There would be no single “type” of individual that could effectively represent the population of Adult Education learners. A great deal of diversity exists within the 933 Islanders enrolled in Adult Education programs at Holland College (Adult and Community Education, 2006). The program must place a restriction on the minimum age of eligibility so not to encourage school-aged youth to leave the public school system. In fact, one of the only restrictions of acceptance into the Adult Education program is that applicants must be eighteen years of age and out of the public school system for at least one calendar year (an exception would be high school graduates who wish to upgrade high school credits). In fact, the age of students enrolled varies anywhere between eighteen and seventy years old.

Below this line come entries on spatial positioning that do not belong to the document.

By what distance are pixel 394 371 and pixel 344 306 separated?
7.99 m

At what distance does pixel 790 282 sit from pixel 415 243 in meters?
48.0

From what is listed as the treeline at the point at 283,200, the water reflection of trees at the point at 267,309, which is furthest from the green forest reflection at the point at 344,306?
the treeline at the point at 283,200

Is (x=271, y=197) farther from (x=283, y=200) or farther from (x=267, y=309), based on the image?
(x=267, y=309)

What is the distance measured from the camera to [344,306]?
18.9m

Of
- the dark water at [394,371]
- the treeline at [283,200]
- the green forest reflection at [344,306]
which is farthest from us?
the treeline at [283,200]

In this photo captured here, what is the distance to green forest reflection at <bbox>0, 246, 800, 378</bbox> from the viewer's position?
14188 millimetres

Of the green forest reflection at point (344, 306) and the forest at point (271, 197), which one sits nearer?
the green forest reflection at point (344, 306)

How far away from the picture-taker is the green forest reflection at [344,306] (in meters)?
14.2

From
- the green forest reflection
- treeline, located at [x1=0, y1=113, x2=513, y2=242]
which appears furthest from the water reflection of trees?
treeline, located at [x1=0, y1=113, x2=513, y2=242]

As previously discussed, no student enrolled in upgrading programs at Holland College is charged a tuition fee. Funding for the program is provided through partnerships with the federal and provincial governments. An applicant could potentially qualify for funding three different ways. Individuals in Adult Education could receive funding support from Skills Canada (Employment Insurance), the province of PEI (Departments of Education, Economic Development, Social Services and Seniors), or another funding agency such as PEI Workers’ Compensation Board or PEI Native Council. Not only do these agencies fund spaces for students in the upgrading program, but they often provide financial assistance to offset some costs related to educational training, as well as counseling, guidance and other non-financial supports to clients’ learning plans.

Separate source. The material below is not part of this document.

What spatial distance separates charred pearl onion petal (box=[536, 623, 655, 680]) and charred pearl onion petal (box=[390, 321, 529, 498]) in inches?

Another important factor in understanding what type of learner may be enrolled in Adult Education and who may be responding to the survey is appreciating students’ educational backgrounds. Some learners come to the program with very little formal education, having left the public school system somewhere in the elementary grades. Others may have left during junior high or in the transition between junior high and high school. It is not unusual to have students in upgrading programs who have already received some post-secondary education either at a college or university level.